Pagina:Torriani - Prima morire.djvu/212

Ti annoierai? - le dissi nell'uscire.

Sorrise di quella supposizione, e mi rispose:

— Non mi annoio mai.

C'era tutta la storia della sua gioventù operosa, delle sue preoccupazioni opprimenti, in quella risposta. Non aveva mai avuto il tempo d'annoiarsi, senza essersi divertita mai.

Mi sentii stringere il cuore al pensiero che anch'io la richiudevo in una casetta modesta, gliene addossavo le cure, la lasciavo sola tutto il giorno, e non irradiavo la monotonia di quella; vita prosaica, cogli ardori di passione, colle follie da romanzo, che sono la felicità e l'orgoglio delle giovani spose.

Tutto il giorno ebbi quel cruccio nell'anima. Ero malcontento di me. Mi pareva che, nel separarmi il mattino dalla mia compagna, avrei dovuto stringermela al cuore, coprirla di carezze e di baci, dirle le cose più dolci ed insensate; mostrarmi desolato di quella breve separazione di poche ore, come se dovessi partire alla ricerca del polo.

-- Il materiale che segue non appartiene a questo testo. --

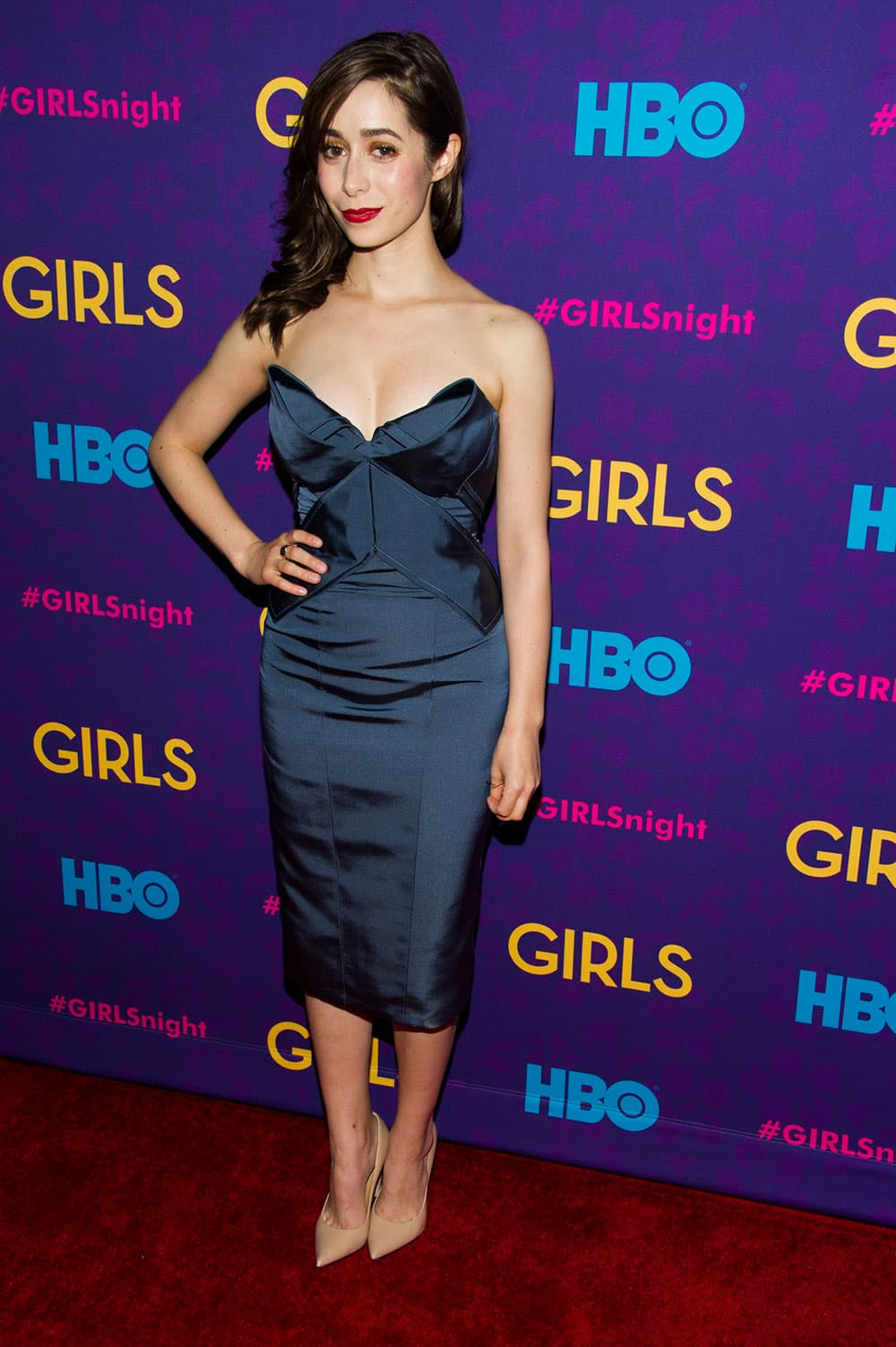 Cristin Milioti attends the premiere of HBO's `Girls` third season in New York.
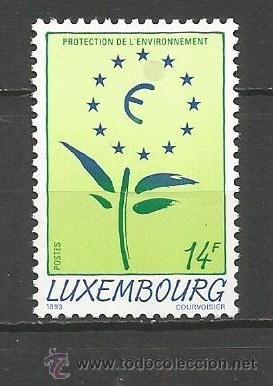 LUXEMBURGO YVERT NUM. 1279 ** SERIE COMPLETA SIN FIJASELLOS (Sellos - Extranjero - Europa - Luxemburgo)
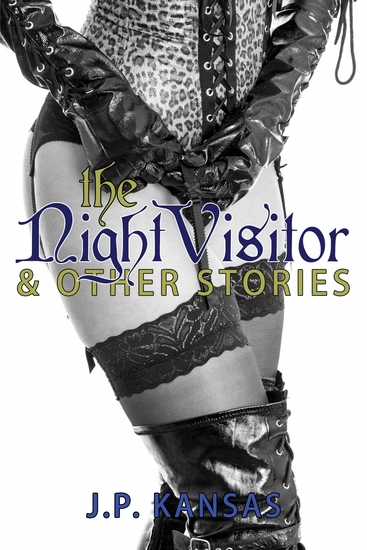 The Night Visitor & Other Erotic Stories - cover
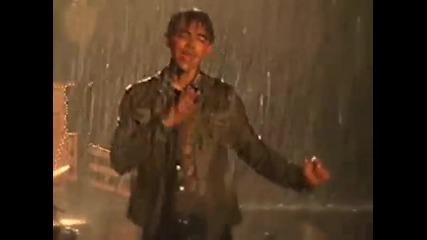 Jonas L.a. Summer Rain Music Video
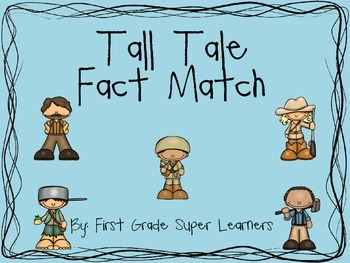Tall Tale Fact Match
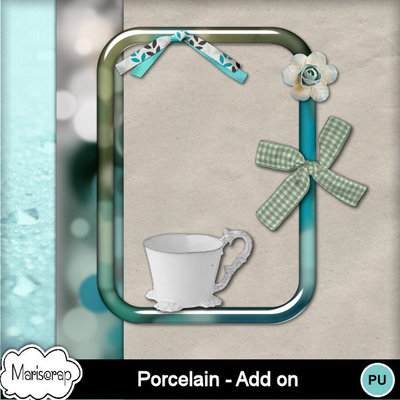 Msp_porcelain_pv_bt_freebiemms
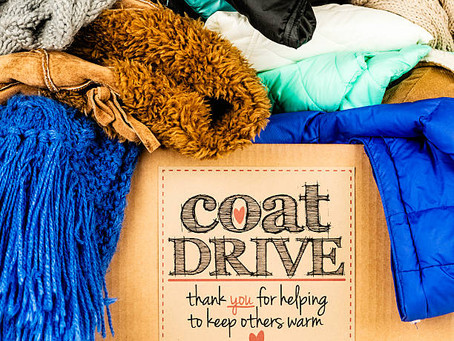 The Coat Drive is back!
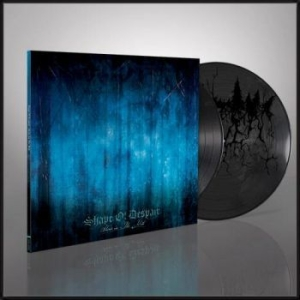 Shape Of Despair - Alone In The Mist (2 Lp) in the group VINYL / Hårdrock/ Heavy metal at Bengans Skivbutik AB (2101488)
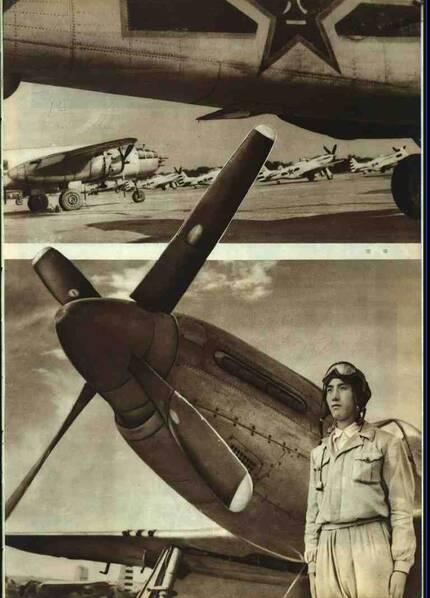 建国初期的陆军、海军和空军形象。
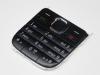 Klávesnice pro Nokia C2-01 OEM černá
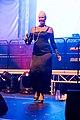 Masterboy feat. Beatrix Delgado - 2016331232256 2016-11-26 Sunshine Live - Die 90er Live on Stage - Sven - 1D X II - 1133 - AK8I6797 mod.jpg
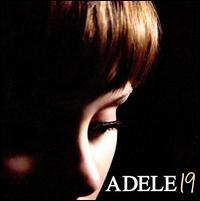 adele-19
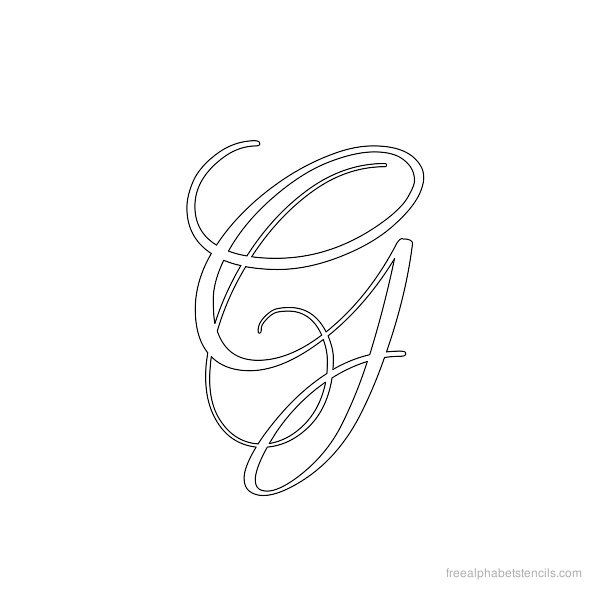 Lettering Templates For Quilting : Calligraphy Alphabet Stencil G Letter G Pinterest Calligraphy alphabet, Stenciling and ...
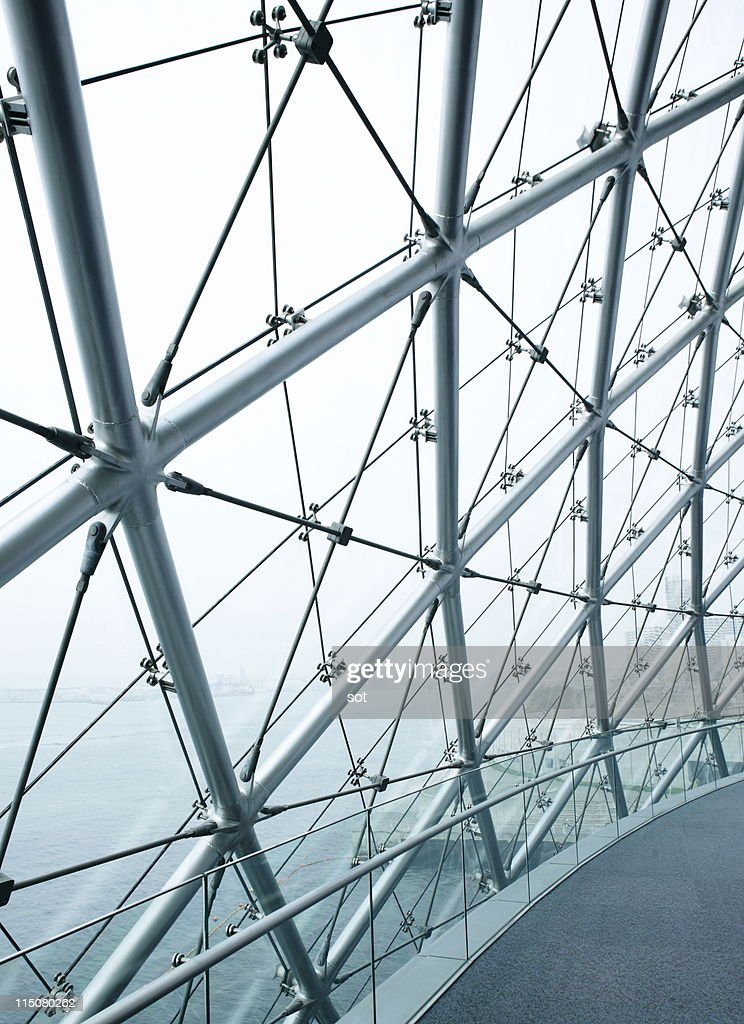 Modern window,Modern architecture : Foto de stock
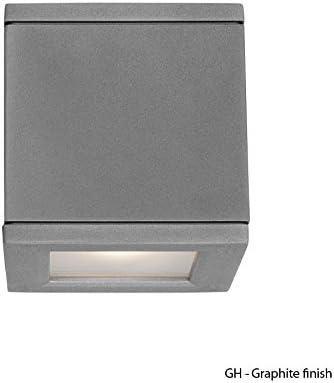 WAC Lighting WS-W2505-GH Rubix LED Outdoor Wall Light Fixture, Double Light, 3000K, Graphite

Un momento ebbi l'idea di scappare a casa alla metà del giorno, di entrare senza sonare, di pigliarla in braccio, di portarla correndo per tutte le stanze e di dirle:

— Non ho potuto aspettare l'ora del pranzo per rivederti. Avevo la nostalgia di te; ho sentito un bisogno irresistibile di tornare un momento per dirti che ti amo, che sei mia, e che questa è la nostra casa.

Ma sarebbe stata una finzione. L'avevo sposata per compassione, e lei mi aveva accettato per uscire da una posizione penosa. Ed ora ci appartenevamo, era mia, perchè ci univa la legge; ma non ci amavamo.